[Entries from a dataset]
--------

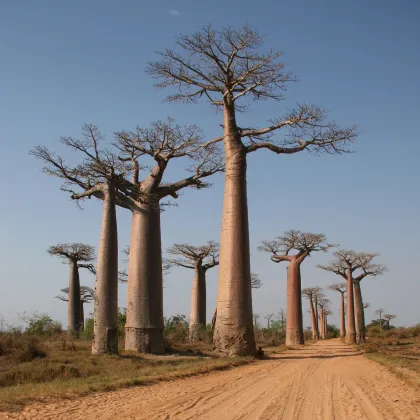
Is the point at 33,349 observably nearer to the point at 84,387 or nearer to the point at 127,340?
the point at 127,340

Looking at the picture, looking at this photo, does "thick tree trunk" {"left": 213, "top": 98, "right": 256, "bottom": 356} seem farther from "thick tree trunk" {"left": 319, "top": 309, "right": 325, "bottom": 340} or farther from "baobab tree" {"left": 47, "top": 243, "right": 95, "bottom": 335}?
"thick tree trunk" {"left": 319, "top": 309, "right": 325, "bottom": 340}

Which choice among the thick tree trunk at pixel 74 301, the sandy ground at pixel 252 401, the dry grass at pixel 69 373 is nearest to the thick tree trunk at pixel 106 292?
the dry grass at pixel 69 373

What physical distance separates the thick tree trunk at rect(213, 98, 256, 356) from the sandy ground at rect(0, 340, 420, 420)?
3503 millimetres

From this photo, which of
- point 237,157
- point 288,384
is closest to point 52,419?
point 288,384

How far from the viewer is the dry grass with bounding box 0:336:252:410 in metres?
5.15

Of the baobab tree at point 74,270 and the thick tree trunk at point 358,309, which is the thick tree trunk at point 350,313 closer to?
the thick tree trunk at point 358,309

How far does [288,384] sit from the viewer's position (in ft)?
19.7

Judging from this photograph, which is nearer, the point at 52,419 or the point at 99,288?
the point at 52,419

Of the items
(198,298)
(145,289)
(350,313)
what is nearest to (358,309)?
(350,313)

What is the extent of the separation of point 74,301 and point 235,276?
1593 centimetres

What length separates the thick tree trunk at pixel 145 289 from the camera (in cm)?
1263

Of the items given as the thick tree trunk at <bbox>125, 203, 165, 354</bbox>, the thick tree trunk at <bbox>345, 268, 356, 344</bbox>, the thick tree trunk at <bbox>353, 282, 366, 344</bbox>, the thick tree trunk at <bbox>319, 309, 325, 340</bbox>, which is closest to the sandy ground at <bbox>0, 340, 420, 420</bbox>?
the thick tree trunk at <bbox>125, 203, 165, 354</bbox>

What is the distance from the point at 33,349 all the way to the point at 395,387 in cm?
721

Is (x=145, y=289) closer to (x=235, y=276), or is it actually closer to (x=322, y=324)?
(x=235, y=276)
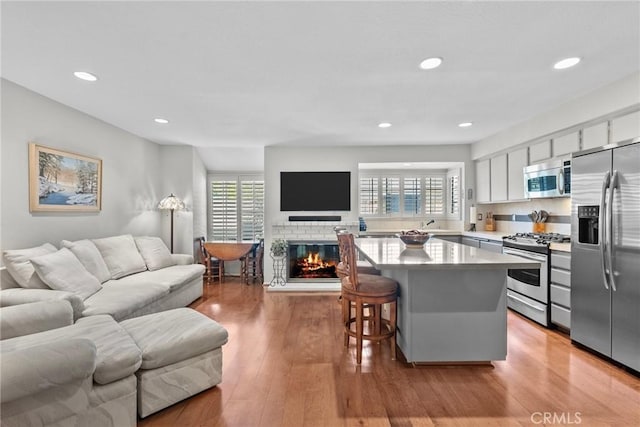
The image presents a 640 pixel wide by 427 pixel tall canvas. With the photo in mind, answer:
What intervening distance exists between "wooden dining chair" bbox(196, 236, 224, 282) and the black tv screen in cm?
151

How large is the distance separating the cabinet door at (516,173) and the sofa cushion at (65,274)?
4.87 m

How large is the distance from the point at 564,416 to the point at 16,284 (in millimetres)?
4077

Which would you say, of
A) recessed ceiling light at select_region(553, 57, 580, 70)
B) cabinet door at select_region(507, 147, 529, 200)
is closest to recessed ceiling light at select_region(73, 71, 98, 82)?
recessed ceiling light at select_region(553, 57, 580, 70)

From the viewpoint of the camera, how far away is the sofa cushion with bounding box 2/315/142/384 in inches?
61.9

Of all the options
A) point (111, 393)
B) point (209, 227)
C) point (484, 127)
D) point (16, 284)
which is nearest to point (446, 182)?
point (484, 127)

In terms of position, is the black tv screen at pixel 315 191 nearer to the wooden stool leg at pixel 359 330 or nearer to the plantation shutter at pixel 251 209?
the plantation shutter at pixel 251 209

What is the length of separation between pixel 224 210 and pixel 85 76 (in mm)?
3517

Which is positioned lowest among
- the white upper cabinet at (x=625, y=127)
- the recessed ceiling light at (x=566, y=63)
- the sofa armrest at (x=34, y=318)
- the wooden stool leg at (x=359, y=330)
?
the wooden stool leg at (x=359, y=330)

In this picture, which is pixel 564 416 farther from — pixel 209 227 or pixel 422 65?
pixel 209 227

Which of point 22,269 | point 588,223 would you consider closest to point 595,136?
point 588,223

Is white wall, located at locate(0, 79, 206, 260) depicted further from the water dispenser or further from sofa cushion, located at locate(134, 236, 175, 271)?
the water dispenser

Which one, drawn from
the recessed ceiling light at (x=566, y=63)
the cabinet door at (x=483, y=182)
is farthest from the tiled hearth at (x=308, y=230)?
the recessed ceiling light at (x=566, y=63)

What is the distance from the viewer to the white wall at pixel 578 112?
2402 millimetres

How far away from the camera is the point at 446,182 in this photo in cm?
559
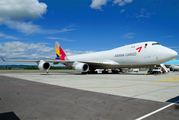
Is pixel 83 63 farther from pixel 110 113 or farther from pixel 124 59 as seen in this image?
pixel 110 113

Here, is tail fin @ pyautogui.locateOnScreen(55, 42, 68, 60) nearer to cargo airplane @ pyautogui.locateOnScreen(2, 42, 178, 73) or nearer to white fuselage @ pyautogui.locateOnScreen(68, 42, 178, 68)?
cargo airplane @ pyautogui.locateOnScreen(2, 42, 178, 73)

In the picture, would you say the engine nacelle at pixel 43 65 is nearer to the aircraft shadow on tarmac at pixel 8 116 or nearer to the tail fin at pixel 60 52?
the tail fin at pixel 60 52

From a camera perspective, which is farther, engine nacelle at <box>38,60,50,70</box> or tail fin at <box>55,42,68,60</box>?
tail fin at <box>55,42,68,60</box>

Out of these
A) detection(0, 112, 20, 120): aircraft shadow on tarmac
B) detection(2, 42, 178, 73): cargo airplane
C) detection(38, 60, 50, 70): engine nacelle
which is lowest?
detection(0, 112, 20, 120): aircraft shadow on tarmac

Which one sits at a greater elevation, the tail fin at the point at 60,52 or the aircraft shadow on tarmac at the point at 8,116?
the tail fin at the point at 60,52

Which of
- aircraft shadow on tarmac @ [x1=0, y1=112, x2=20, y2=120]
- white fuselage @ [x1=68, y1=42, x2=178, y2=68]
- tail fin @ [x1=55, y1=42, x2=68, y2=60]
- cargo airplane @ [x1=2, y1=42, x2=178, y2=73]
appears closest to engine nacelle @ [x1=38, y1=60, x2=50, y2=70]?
cargo airplane @ [x1=2, y1=42, x2=178, y2=73]

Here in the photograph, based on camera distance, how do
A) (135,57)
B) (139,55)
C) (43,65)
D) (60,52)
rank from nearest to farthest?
1. (139,55)
2. (135,57)
3. (43,65)
4. (60,52)

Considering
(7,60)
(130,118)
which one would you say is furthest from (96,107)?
(7,60)

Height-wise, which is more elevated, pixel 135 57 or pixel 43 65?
pixel 135 57

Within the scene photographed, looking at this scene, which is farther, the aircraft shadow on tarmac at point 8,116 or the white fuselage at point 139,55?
the white fuselage at point 139,55

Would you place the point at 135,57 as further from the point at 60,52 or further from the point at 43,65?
the point at 60,52

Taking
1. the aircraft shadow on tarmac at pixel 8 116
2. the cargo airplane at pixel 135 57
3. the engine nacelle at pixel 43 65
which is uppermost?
the cargo airplane at pixel 135 57

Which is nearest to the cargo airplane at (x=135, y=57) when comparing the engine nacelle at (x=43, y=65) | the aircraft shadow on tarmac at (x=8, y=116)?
the engine nacelle at (x=43, y=65)

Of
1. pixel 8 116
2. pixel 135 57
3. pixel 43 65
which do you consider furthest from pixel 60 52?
pixel 8 116
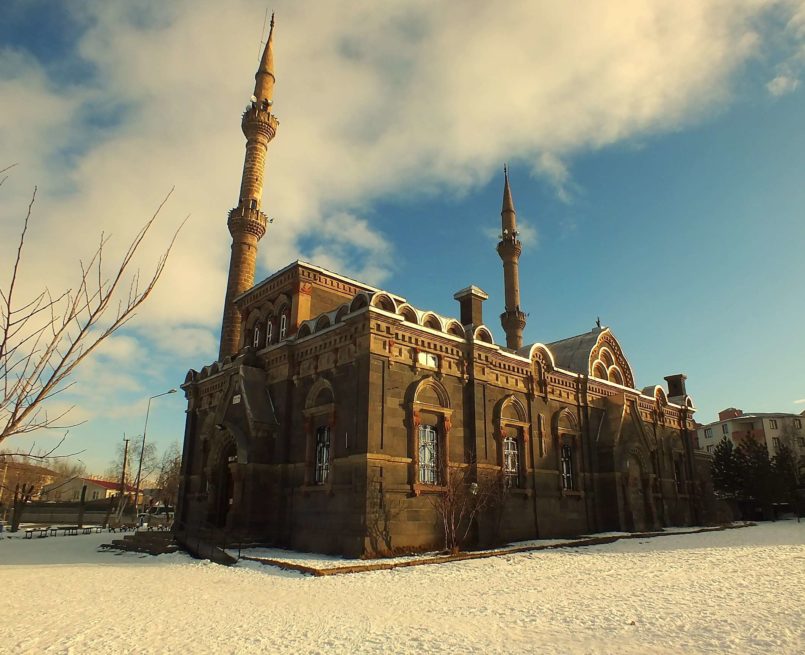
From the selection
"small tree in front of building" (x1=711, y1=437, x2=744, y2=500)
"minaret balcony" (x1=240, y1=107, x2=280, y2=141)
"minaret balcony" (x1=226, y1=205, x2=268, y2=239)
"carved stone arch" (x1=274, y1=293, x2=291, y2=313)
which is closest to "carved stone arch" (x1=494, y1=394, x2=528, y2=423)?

--------

■ TASK DESCRIPTION:
Extract all the data above exactly, excluding every picture.

■ RESULT:
Is the point at 33,349 observably nearer to the point at 84,387 or nearer to the point at 127,340?
the point at 127,340

Looking at the picture, looking at this photo, does "thick tree trunk" {"left": 213, "top": 98, "right": 256, "bottom": 356} seem farther from "thick tree trunk" {"left": 319, "top": 309, "right": 325, "bottom": 340} or farther from "baobab tree" {"left": 47, "top": 243, "right": 95, "bottom": 335}?
"thick tree trunk" {"left": 319, "top": 309, "right": 325, "bottom": 340}

Which choice among the thick tree trunk at pixel 74 301, the sandy ground at pixel 252 401, the dry grass at pixel 69 373 is nearest to the thick tree trunk at pixel 106 292?
the dry grass at pixel 69 373

What physical distance separates the thick tree trunk at rect(213, 98, 256, 356) from the sandy ground at rect(0, 340, 420, 420)?
3503 millimetres

From this photo, which of
- point 237,157
- point 288,384
is closest to point 52,419?
point 288,384

How far from the viewer is the dry grass with bounding box 0:336:252:410 in metres?
5.15

Of the baobab tree at point 74,270 and the thick tree trunk at point 358,309, which is the thick tree trunk at point 350,313 closer to?
the thick tree trunk at point 358,309

How far does [288,384] sit from the viewer's position (in ft)?
19.7

Judging from this photograph, which is nearer, the point at 52,419 or the point at 99,288?
the point at 52,419

Of the items
(198,298)
(145,289)
(350,313)
what is nearest to (358,309)?
(350,313)

What is the extent of the separation of point 74,301 and point 235,276?
1593 centimetres

What length separates the thick tree trunk at pixel 145 289 from the camera (in cm)?
1263

Of the items given as the thick tree trunk at <bbox>125, 203, 165, 354</bbox>, the thick tree trunk at <bbox>345, 268, 356, 344</bbox>, the thick tree trunk at <bbox>353, 282, 366, 344</bbox>, the thick tree trunk at <bbox>319, 309, 325, 340</bbox>, which is closest to the sandy ground at <bbox>0, 340, 420, 420</bbox>?
the thick tree trunk at <bbox>125, 203, 165, 354</bbox>

What is the distance from the point at 33,349 all the way to the point at 395,387 in cm?
721

Is (x=145, y=289) closer to (x=235, y=276), or is it actually closer to (x=322, y=324)?
(x=235, y=276)
The image presents a 640 pixel wide by 427 pixel tall canvas. With the photo in mind, answer:
What intervening distance exists between "wooden dining chair" bbox(196, 236, 224, 282) and the black tv screen in cm?
151

How large is the distance separating the cabinet door at (516,173) and the sofa cushion at (65,274)?
4.87 m

How large is the distance from the point at 564,416 to the point at 16,284 (in millimetres)?
4077

Which would you say, of
A) recessed ceiling light at select_region(553, 57, 580, 70)
B) cabinet door at select_region(507, 147, 529, 200)
is closest to recessed ceiling light at select_region(73, 71, 98, 82)?
recessed ceiling light at select_region(553, 57, 580, 70)

From the viewpoint of the camera, how far away is the sofa cushion with bounding box 2/315/142/384 in inches?
61.9

Of all the options
A) point (111, 393)
B) point (209, 227)
C) point (484, 127)
D) point (16, 284)
which is nearest to point (446, 182)?
point (484, 127)

In terms of position, is the black tv screen at pixel 315 191 nearer to the wooden stool leg at pixel 359 330 or nearer to the plantation shutter at pixel 251 209?
the plantation shutter at pixel 251 209

What is the length of separation between pixel 224 210 and pixel 85 76 (in mm)?
3517

Which is positioned lowest among
- the white upper cabinet at (x=625, y=127)
- the recessed ceiling light at (x=566, y=63)
- the sofa armrest at (x=34, y=318)
- the wooden stool leg at (x=359, y=330)
?
the wooden stool leg at (x=359, y=330)

In this picture, which is pixel 564 416 farther from — pixel 209 227 or pixel 422 65?
pixel 209 227

Which of point 22,269 | point 588,223 would you consider closest to point 595,136?
point 588,223

Is white wall, located at locate(0, 79, 206, 260) depicted further from the water dispenser or further from sofa cushion, located at locate(134, 236, 175, 271)?
the water dispenser

Which one, drawn from
the recessed ceiling light at (x=566, y=63)
the cabinet door at (x=483, y=182)
is farthest from the tiled hearth at (x=308, y=230)?
the recessed ceiling light at (x=566, y=63)

What is the distance from the viewer to the white wall at pixel 578 112?
2402 millimetres

How far away from the camera is the point at 446,182 in this photo in cm?
559
Is pixel 83 63 farther from pixel 110 113 or farther from pixel 124 59 as seen in this image?
pixel 110 113

Here, is tail fin @ pyautogui.locateOnScreen(55, 42, 68, 60) nearer to cargo airplane @ pyautogui.locateOnScreen(2, 42, 178, 73) or nearer to white fuselage @ pyautogui.locateOnScreen(68, 42, 178, 68)?
cargo airplane @ pyautogui.locateOnScreen(2, 42, 178, 73)

In the picture, would you say the engine nacelle at pixel 43 65 is nearer to the aircraft shadow on tarmac at pixel 8 116 or nearer to the tail fin at pixel 60 52?
the tail fin at pixel 60 52

From a camera perspective, which is farther, engine nacelle at <box>38,60,50,70</box> or tail fin at <box>55,42,68,60</box>?
tail fin at <box>55,42,68,60</box>

Out of these
A) detection(0, 112, 20, 120): aircraft shadow on tarmac
B) detection(2, 42, 178, 73): cargo airplane
C) detection(38, 60, 50, 70): engine nacelle
which is lowest?
detection(0, 112, 20, 120): aircraft shadow on tarmac

Which one sits at a greater elevation, the tail fin at the point at 60,52 or the aircraft shadow on tarmac at the point at 8,116?
the tail fin at the point at 60,52

Which of
- aircraft shadow on tarmac @ [x1=0, y1=112, x2=20, y2=120]
- white fuselage @ [x1=68, y1=42, x2=178, y2=68]
- tail fin @ [x1=55, y1=42, x2=68, y2=60]
- cargo airplane @ [x1=2, y1=42, x2=178, y2=73]
appears closest to engine nacelle @ [x1=38, y1=60, x2=50, y2=70]?
cargo airplane @ [x1=2, y1=42, x2=178, y2=73]

Here in the photograph, based on camera distance, how do
A) (135,57)
B) (139,55)
C) (43,65)
D) (60,52)
rank from nearest to farthest?
1. (139,55)
2. (135,57)
3. (43,65)
4. (60,52)

Considering
(7,60)
(130,118)
which one would you say is furthest from (96,107)?
(7,60)

Height-wise, which is more elevated, pixel 135 57 or pixel 43 65?
pixel 135 57

Within the scene photographed, looking at this scene, which is farther, the aircraft shadow on tarmac at point 8,116 or the white fuselage at point 139,55?
the white fuselage at point 139,55

Would you place the point at 135,57 as further from the point at 60,52 or further from the point at 43,65?
the point at 60,52

Taking
1. the aircraft shadow on tarmac at pixel 8 116
2. the cargo airplane at pixel 135 57
3. the engine nacelle at pixel 43 65
which is uppermost?
the cargo airplane at pixel 135 57

Which is nearest to the cargo airplane at (x=135, y=57) when comparing the engine nacelle at (x=43, y=65) | the aircraft shadow on tarmac at (x=8, y=116)?
the engine nacelle at (x=43, y=65)

Of
1. pixel 8 116
2. pixel 135 57
3. pixel 43 65
which do you consider furthest from pixel 60 52?
pixel 8 116
From the selection
"small tree in front of building" (x1=711, y1=437, x2=744, y2=500)
"minaret balcony" (x1=240, y1=107, x2=280, y2=141)
"minaret balcony" (x1=226, y1=205, x2=268, y2=239)
"carved stone arch" (x1=274, y1=293, x2=291, y2=313)
which is closest to "carved stone arch" (x1=494, y1=394, x2=528, y2=423)?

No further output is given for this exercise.